The fatty acid methyl esterase (FAME) analysis was conducted using a comprehensive strategy that involved several steps ranging from sample preparation to GC-MS operation and analysis. The objective of the analysis was to determine the change in fatty acid components of two different bacterial cells. To achieve this, two sets of samples were prepared: the first set involved harvesting cells from MRS agar plates, while the second set involved collecting cell pellets after centrifugation of young active cultures. The samples were then subjected to the FAME analysis using the aforementioned strategy. The peaks were compared with standard esters using gas chromatography fatty acid methyl esters (GC-FAME) method as described and reported by Sasser (2006) and Das et al. (2019). From the supernatant of the culture, metabolites extraction and derivatization were performed. Here protein precipitation was done using ACN (acetonitrile) and allowed to dry overnight at 65–70°C, followed by derivatization using N,O-Bis(trimethylsilyl)trifluoroacetamide (BSTFA) was performed at 70°C. Afterward, GC-MS run was performed to separate and analyze the samples (Kinani et al., 2008). Exo-polysaccharide (EPS) secretion was detected by growing culture on MRS medium and also supplementing MRS media with 2% sugar concentrations of monosaccharides such as glucose, fructose, and galactose (Nambiar et al., 2018; Butorac et al., 2021). Colonies which were obtained after streaking followed by incubation for 24 h, were observed and analyzed using stereo microscopy (Magnüs MSZ-Bi, Olympus Pvt. Ltd., Noida, India).

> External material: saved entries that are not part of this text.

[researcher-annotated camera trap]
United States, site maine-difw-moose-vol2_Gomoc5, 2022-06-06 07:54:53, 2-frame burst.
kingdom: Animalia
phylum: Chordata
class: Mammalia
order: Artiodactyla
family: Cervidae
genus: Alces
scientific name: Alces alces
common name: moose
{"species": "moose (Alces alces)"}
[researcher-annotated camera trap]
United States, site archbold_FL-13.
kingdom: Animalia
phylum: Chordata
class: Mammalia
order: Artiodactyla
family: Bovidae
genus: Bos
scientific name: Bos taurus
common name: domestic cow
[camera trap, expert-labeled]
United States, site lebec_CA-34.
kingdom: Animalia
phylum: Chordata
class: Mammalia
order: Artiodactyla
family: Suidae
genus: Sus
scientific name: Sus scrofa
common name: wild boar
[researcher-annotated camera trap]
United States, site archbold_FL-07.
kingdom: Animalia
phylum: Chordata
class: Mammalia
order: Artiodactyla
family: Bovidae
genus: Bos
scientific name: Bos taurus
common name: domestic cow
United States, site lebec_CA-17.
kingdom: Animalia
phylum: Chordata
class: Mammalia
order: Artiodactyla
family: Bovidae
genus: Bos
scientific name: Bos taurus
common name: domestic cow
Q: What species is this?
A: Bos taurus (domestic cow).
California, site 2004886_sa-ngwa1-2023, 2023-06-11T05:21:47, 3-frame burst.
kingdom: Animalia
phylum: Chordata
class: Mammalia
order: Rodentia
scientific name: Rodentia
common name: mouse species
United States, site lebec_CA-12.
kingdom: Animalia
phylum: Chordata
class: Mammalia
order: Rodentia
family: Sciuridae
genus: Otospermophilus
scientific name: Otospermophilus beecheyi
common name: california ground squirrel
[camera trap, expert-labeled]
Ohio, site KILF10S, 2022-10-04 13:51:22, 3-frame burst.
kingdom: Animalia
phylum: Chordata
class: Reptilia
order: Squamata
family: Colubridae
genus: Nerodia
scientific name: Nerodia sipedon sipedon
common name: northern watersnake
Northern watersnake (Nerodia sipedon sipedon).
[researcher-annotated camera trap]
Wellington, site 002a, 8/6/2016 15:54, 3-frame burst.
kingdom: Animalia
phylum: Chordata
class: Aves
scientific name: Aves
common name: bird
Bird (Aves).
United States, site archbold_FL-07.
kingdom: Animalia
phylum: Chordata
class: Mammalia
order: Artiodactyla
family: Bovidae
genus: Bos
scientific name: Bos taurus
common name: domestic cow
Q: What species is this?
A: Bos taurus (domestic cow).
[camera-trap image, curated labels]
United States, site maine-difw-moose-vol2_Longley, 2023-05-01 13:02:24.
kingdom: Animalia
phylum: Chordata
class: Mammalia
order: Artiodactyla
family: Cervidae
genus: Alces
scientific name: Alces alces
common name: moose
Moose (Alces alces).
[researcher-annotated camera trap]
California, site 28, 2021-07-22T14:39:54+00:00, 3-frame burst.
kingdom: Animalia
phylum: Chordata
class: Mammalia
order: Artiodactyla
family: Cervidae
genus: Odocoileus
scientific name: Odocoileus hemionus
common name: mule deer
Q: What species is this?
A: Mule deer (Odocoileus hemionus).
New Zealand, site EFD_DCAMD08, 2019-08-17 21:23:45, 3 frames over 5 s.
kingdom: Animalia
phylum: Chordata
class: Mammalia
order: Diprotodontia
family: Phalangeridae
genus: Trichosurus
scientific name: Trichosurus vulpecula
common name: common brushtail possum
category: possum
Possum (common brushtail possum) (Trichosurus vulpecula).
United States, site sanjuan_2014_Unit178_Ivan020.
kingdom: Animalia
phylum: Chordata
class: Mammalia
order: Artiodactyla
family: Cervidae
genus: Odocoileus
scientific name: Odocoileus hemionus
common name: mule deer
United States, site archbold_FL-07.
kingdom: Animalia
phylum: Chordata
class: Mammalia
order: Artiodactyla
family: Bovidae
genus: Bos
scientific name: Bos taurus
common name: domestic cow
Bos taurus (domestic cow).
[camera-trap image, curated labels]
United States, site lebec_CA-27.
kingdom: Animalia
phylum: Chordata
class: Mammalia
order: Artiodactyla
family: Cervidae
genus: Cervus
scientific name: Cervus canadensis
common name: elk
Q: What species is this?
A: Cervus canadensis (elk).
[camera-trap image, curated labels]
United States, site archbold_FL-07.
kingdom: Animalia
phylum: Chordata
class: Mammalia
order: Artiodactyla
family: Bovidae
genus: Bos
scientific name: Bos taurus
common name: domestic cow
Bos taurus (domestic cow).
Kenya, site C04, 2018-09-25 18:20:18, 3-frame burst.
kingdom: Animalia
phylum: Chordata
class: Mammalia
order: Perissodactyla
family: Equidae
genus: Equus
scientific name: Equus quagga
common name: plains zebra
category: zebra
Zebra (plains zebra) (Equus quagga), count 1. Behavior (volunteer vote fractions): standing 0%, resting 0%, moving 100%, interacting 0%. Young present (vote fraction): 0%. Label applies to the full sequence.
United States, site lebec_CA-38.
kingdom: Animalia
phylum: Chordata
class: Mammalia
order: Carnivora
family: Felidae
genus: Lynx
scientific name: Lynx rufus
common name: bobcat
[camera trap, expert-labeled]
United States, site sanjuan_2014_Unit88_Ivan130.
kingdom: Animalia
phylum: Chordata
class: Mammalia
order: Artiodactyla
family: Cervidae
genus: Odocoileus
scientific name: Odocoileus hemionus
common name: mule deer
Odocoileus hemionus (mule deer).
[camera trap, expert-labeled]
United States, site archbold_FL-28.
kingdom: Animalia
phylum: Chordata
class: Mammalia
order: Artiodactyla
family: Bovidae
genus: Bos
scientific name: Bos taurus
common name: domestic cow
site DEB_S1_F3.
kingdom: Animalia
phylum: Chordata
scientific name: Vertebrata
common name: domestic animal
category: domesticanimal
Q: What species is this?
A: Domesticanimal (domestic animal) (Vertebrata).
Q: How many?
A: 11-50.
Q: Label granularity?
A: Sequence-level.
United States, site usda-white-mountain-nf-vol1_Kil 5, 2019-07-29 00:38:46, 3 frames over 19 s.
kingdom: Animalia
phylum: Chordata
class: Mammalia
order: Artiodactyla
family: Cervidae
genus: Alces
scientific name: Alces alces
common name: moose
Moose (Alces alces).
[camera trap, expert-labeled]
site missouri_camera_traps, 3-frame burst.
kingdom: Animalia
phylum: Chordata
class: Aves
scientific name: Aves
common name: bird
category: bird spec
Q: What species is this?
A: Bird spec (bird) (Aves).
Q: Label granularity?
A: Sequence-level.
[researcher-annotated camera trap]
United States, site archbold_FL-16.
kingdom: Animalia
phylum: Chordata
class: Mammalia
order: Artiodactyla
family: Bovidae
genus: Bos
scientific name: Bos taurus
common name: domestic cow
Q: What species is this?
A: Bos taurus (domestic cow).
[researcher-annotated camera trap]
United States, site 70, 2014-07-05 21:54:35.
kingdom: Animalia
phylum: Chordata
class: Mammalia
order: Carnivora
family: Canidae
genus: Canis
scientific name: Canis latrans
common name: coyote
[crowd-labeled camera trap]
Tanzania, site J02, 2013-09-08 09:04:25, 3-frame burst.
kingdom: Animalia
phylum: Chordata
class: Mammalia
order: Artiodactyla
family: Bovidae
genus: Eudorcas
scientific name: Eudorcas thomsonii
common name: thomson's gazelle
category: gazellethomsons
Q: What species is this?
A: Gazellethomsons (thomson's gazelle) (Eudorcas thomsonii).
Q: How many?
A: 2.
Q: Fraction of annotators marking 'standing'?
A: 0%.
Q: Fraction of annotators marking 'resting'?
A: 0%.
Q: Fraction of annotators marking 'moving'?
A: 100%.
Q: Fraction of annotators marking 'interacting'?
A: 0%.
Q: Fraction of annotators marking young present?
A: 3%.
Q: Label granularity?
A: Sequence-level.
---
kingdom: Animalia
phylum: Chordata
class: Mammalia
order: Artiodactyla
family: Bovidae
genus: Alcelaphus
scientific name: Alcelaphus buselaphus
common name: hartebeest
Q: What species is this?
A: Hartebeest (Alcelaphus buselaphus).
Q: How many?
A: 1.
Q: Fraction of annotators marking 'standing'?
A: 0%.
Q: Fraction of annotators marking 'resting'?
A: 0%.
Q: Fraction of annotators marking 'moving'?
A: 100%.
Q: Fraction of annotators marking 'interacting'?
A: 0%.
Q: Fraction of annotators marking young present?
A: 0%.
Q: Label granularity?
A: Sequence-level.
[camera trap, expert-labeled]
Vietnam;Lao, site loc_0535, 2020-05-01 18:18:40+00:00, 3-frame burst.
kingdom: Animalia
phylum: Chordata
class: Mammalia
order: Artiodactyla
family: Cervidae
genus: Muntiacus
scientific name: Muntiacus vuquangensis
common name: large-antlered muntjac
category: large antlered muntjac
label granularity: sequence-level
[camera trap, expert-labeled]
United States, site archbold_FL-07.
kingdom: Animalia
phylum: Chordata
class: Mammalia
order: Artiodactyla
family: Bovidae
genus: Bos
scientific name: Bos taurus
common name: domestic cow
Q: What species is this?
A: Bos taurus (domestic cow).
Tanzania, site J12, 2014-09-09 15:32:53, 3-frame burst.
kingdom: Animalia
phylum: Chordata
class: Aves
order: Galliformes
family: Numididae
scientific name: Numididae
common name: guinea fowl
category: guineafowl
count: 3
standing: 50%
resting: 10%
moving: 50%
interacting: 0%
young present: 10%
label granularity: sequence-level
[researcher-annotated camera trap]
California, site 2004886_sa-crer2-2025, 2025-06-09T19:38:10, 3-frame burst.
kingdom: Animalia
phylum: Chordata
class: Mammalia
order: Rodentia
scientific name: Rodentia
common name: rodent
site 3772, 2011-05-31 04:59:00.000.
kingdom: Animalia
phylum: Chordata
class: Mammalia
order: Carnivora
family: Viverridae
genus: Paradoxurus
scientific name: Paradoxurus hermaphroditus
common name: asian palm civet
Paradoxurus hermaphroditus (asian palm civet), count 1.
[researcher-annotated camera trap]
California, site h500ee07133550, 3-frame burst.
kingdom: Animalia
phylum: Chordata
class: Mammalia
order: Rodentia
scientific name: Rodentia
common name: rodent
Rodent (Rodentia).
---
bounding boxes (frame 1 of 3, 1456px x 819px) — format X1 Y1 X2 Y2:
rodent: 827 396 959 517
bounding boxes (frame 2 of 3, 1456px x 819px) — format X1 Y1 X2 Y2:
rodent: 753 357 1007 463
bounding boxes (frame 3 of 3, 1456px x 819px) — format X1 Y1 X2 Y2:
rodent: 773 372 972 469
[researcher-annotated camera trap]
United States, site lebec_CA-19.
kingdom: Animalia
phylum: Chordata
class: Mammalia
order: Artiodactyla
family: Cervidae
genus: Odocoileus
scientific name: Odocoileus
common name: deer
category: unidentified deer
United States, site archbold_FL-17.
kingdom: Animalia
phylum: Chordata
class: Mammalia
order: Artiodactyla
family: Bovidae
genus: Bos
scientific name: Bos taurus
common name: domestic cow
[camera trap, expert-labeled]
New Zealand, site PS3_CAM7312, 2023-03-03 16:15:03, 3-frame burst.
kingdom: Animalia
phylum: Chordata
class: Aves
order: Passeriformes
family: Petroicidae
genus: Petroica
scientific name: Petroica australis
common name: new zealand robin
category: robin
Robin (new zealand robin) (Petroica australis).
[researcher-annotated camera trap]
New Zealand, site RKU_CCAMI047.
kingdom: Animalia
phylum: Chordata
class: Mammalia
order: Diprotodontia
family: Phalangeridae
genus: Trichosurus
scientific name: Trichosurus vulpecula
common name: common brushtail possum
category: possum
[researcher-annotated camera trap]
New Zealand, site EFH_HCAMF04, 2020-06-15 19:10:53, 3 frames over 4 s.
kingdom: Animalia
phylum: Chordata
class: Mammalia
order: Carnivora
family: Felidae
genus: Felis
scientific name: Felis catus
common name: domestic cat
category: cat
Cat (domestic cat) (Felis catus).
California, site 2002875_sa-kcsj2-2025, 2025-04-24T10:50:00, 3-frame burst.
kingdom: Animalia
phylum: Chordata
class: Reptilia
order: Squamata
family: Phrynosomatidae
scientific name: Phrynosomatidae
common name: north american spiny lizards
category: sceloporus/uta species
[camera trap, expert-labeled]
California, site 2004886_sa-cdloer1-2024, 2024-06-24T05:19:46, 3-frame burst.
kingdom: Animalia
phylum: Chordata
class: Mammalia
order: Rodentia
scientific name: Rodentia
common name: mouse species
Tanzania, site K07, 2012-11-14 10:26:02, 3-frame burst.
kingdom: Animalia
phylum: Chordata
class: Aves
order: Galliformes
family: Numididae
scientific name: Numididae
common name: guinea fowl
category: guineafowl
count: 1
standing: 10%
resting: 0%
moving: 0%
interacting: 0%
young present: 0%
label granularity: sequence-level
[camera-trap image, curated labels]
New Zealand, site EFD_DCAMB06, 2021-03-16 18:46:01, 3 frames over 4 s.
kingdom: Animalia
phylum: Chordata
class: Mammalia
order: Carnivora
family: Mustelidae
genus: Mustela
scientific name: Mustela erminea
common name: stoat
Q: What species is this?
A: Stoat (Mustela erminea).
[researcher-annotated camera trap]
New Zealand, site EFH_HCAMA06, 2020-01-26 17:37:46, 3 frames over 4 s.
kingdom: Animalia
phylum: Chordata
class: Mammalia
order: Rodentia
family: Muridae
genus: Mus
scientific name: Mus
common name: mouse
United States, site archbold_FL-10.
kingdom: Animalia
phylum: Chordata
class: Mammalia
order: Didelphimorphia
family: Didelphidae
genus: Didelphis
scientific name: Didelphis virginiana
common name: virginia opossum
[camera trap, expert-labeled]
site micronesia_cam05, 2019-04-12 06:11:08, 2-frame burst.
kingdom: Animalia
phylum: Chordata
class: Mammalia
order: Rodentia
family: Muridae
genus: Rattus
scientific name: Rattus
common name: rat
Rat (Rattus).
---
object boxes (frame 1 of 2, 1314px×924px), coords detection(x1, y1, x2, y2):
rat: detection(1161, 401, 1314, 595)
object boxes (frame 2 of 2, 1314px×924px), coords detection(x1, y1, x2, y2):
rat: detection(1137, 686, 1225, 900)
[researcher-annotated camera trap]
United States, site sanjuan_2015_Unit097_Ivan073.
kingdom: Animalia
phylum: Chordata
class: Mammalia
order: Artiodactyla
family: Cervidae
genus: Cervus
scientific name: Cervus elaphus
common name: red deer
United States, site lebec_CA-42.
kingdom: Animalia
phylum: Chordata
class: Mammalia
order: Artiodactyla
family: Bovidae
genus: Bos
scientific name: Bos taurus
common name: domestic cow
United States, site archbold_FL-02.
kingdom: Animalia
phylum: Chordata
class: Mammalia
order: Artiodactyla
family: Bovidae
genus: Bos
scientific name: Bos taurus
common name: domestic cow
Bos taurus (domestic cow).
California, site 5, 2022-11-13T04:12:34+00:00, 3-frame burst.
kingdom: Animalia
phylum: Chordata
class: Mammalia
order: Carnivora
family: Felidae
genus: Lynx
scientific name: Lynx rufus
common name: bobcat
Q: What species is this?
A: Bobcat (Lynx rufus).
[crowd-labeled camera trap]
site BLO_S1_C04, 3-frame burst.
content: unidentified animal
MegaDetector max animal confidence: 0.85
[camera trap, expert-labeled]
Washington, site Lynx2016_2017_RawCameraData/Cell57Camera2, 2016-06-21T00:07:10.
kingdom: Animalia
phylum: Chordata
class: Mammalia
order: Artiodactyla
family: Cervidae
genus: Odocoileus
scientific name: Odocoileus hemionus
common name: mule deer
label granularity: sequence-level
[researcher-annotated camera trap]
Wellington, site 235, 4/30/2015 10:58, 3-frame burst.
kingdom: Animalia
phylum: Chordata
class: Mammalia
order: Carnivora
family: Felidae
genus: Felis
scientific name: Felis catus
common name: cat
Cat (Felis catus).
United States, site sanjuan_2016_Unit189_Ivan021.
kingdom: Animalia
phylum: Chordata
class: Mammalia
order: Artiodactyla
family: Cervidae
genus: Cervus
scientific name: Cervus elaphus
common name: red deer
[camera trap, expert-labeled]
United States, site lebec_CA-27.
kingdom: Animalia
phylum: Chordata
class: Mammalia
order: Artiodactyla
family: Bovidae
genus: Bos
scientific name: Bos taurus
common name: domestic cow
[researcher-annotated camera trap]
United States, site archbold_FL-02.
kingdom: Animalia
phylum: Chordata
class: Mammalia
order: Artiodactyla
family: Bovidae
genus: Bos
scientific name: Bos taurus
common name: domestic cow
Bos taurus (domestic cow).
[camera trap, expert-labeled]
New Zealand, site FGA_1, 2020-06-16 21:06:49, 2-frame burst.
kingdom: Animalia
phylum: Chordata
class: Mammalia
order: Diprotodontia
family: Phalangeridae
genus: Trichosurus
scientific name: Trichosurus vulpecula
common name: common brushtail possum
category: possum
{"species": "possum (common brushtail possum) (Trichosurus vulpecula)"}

To verify the cell adhesion assay, the probiotic cells were labeled with CFDA-SE and analyzed by flow cytometry after adhering to epithelial cells. Entire protocol was performed following previously described protocol in Wang et al. (2005) and Zhang et al. (2022), with slight modifications. Probiotic cells were harvested from overnight grown culture at 3,000 × g for 10 min. To remove excess media, the cell pellet was washed twice with sterile PBS. Here, the probiotic cells were labeled with CFDA-SE (50 μM) at 37°C for 20 min. The labeling reaction was terminated once the incubation period was accomplished by pelleting the cells followed by washing with sterile PBS twice, to remove excess dye molecules as described in Wang et al. (2005). As described in Zhang et al. (2022), by doing certain modifications, goat endometrial cells were seeded in the 24 well plate at a concentration of 50,000 cells/well and incubated at 37°C in 5% CO₂. This was followed by 100 μl aliquot of labeled probiotic cells (10⁸ cells/ml in RPMI-1640 medium) were then added to a 24-well plate in RPMI medium and incubated at 37°C in 5% CO₂ for 2 h. Supernatant was aspirated and cells were washed twice with 500 μl of sterile PBS. Later, the cells were treated with 0.05% Triton X-100 and incubation of the system was carried out for 10 min. After which the sample was analyzed in Flow Cytometer (BD FACSAria Fusion™).